Written problem:
Reproduce every row below word for word, leaving the pictures out.

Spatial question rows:
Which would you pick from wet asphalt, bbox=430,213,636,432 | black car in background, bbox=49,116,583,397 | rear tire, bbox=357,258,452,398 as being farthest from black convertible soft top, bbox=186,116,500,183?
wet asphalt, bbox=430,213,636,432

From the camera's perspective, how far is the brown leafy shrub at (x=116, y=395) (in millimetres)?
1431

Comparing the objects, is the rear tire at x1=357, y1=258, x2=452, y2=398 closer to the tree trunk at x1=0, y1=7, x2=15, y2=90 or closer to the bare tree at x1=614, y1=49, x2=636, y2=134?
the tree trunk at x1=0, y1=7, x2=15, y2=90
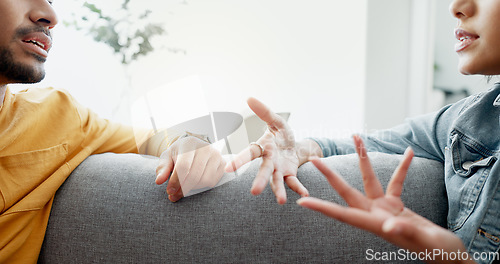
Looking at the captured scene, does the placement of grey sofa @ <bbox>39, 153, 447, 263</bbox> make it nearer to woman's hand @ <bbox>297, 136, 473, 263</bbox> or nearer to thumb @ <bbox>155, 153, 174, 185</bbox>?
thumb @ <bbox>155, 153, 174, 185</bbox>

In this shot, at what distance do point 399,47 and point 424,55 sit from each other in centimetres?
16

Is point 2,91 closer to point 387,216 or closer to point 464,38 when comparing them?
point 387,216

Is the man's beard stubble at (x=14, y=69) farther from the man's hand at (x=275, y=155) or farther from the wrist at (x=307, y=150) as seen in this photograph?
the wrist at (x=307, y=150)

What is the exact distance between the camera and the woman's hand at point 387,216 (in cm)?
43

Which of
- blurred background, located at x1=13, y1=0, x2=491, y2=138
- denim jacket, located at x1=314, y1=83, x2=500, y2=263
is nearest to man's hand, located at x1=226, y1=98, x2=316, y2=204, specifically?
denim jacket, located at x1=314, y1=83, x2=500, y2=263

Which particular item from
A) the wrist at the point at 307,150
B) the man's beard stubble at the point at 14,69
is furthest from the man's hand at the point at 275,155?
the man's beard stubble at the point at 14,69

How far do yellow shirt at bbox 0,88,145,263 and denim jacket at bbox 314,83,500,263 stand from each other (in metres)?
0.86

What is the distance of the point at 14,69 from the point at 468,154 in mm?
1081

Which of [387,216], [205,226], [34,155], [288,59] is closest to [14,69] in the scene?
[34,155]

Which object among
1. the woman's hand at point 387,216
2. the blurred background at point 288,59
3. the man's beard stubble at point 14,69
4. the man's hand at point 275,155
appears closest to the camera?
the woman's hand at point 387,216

Response to this exercise:
Which would you pick from wet asphalt, bbox=430,213,636,432 | black car in background, bbox=49,116,583,397 | rear tire, bbox=357,258,452,398 as being farthest from black convertible soft top, bbox=186,116,500,183?
wet asphalt, bbox=430,213,636,432

From the camera's perspective, how far is the brown leafy shrub at (x=116, y=395) (in millimetres)?
1431

Comparing the objects, is the rear tire at x1=357, y1=258, x2=452, y2=398 closer to the tree trunk at x1=0, y1=7, x2=15, y2=90 or closer to the bare tree at x1=614, y1=49, x2=636, y2=134?
the tree trunk at x1=0, y1=7, x2=15, y2=90
Looking at the captured scene, does the placement of grey sofa @ <bbox>39, 153, 447, 263</bbox> make it nearer to woman's hand @ <bbox>297, 136, 473, 263</bbox> or nearer to thumb @ <bbox>155, 153, 174, 185</bbox>?
thumb @ <bbox>155, 153, 174, 185</bbox>

In this shot, at what distance do point 399,47 and point 424,55 sit from each other in centimetres?
16

Is point 2,91 closer to point 387,216 or closer to point 464,38 when comparing them?
point 387,216

Is the man's beard stubble at (x=14, y=69) farther from the man's hand at (x=275, y=155) or farther from the wrist at (x=307, y=150) as seen in this photograph?
the wrist at (x=307, y=150)

What is the exact distance between the camera and the woman's hand at point 387,216 (in cm)?
43

Which of
- blurred background, located at x1=13, y1=0, x2=491, y2=138
- denim jacket, located at x1=314, y1=83, x2=500, y2=263
is nearest to man's hand, located at x1=226, y1=98, x2=316, y2=204, specifically?
denim jacket, located at x1=314, y1=83, x2=500, y2=263

Which particular item from
A) the wrist at the point at 307,150
B) the man's beard stubble at the point at 14,69
is furthest from the man's hand at the point at 275,155?
the man's beard stubble at the point at 14,69

How far do yellow shirt at bbox 0,88,145,263 and denim jacket at bbox 314,83,500,263 stand from each other (in metres)?
0.86

What is the distance of the point at 14,69 from the point at 468,154 in mm?
1081

Which of [387,216], [205,226], [34,155], [288,59] is closest to [14,69] in the scene?
[34,155]

Which object among
1. the woman's hand at point 387,216
2. the blurred background at point 288,59
3. the man's beard stubble at point 14,69
4. the man's hand at point 275,155
appears closest to the camera?
the woman's hand at point 387,216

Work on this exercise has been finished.